[[ INFORMATION PROVIDED, beginning ]]
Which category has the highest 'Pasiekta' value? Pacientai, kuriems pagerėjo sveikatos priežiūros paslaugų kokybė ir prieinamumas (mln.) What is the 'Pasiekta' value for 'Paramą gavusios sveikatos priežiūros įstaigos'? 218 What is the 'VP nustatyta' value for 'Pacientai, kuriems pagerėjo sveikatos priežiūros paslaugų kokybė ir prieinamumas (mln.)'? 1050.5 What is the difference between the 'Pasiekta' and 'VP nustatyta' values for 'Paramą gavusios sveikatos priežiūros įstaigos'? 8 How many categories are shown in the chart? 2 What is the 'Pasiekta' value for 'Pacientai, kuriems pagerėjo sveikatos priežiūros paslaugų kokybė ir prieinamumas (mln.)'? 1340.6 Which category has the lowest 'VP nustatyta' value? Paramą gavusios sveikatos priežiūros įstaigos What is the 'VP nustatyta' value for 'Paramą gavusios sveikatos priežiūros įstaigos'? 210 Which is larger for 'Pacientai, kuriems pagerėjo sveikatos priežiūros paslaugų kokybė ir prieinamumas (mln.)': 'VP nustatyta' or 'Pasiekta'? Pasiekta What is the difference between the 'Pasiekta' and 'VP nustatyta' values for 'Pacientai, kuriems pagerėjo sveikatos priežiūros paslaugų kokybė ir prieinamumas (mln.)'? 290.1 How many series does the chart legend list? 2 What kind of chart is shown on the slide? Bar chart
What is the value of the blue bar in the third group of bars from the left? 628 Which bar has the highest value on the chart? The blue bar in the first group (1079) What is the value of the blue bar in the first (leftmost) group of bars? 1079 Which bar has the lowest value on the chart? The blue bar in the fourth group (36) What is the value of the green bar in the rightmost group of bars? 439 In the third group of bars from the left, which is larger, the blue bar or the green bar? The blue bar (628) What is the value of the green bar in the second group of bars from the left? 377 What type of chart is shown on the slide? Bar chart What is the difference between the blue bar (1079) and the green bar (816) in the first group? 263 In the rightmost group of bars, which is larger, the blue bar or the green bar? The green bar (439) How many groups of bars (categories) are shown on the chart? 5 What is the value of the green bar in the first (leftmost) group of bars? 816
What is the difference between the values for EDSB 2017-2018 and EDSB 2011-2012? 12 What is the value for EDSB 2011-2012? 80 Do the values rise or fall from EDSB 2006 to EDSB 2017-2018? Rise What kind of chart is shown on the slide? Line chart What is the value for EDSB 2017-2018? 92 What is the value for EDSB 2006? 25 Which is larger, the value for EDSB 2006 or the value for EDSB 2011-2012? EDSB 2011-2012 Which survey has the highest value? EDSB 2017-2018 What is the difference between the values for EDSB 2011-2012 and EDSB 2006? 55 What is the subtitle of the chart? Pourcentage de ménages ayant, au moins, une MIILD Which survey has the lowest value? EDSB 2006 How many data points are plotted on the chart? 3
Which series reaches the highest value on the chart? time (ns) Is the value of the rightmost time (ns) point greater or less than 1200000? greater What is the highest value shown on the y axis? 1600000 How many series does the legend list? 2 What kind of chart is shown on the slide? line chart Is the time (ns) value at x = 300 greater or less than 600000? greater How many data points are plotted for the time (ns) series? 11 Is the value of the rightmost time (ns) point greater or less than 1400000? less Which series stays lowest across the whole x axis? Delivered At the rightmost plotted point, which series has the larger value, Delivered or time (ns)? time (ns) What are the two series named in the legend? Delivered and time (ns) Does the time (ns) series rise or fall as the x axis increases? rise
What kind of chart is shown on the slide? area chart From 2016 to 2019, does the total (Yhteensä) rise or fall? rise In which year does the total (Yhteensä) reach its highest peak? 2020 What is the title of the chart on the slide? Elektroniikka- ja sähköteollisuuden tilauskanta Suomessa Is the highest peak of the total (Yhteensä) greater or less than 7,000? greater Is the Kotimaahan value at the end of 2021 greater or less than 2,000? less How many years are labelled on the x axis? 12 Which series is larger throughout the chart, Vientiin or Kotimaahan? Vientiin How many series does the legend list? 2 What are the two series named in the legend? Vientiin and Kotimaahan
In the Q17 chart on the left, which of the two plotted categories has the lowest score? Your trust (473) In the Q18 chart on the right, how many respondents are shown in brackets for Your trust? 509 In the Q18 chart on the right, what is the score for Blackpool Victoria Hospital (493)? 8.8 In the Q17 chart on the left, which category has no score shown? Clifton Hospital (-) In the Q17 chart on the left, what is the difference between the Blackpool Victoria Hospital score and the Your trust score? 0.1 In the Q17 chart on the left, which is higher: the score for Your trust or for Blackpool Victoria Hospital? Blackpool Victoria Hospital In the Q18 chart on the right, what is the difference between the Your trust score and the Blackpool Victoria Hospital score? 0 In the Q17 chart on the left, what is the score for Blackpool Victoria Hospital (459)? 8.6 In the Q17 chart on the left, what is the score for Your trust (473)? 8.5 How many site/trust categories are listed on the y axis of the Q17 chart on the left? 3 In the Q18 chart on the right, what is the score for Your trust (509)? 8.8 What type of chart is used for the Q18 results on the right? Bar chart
[[ INFORMATION PROVIDED, end ]]
# [PROBLEM STATEMENT]
Copy out every row above that contains the word "type".

# [SOLUTION]
What is the value of the blue bar in the third group of bars from the left? 628 Which bar has the highest value on the chart? The blue bar in the first group (1079) What is the value of the blue bar in the first (leftmost) group of bars? 1079 Which bar has the lowest value on the chart? The blue bar in the fourth group (36) What is the value of the green bar in the rightmost group of bars? 439 In the third group of bars from the left, which is larger, the blue bar or the green bar? The blue bar (628) What is the value of the green bar in the second group of bars from the left? 377 What type of chart is shown on the slide? Bar chart What is the difference between the blue bar (1079) and the green bar (816) in the first group? 263 In the rightmost group of bars, which is larger, the blue bar or the green bar? The green bar (439) How many groups of bars (categories) are shown on the chart? 5 What is the value of the green bar in the first (leftmost) group of bars? 816
In the Q17 chart on the left, which of the two plotted categories has the lowest score? Your trust (473) In the Q18 chart on the right, how many respondents are shown in brackets for Your trust? 509 In the Q18 chart on the right, what is the score for Blackpool Victoria Hospital (493)? 8.8 In the Q17 chart on the left, which category has no score shown? Clifton Hospital (-) In the Q17 chart on the left, what is the difference between the Blackpool Victoria Hospital score and the Your trust score? 0.1 In the Q17 chart on the left, which is higher: the score for Your trust or for Blackpool Victoria Hospital? Blackpool Victoria Hospital In the Q18 chart on the right, what is the difference between the Your trust score and the Blackpool Victoria Hospital score? 0 In the Q17 chart on the left, what is the score for Blackpool Victoria Hospital (459)? 8.6 In the Q17 chart on the left, what is the score for Your trust (473)? 8.5 How many site/trust categories are listed on the y axis of the Q17 chart on the left? 3 In the Q18 chart on the right, what is the score for Your trust (509)? 8.8 What type of chart is used for the Q18 results on the right? Bar chart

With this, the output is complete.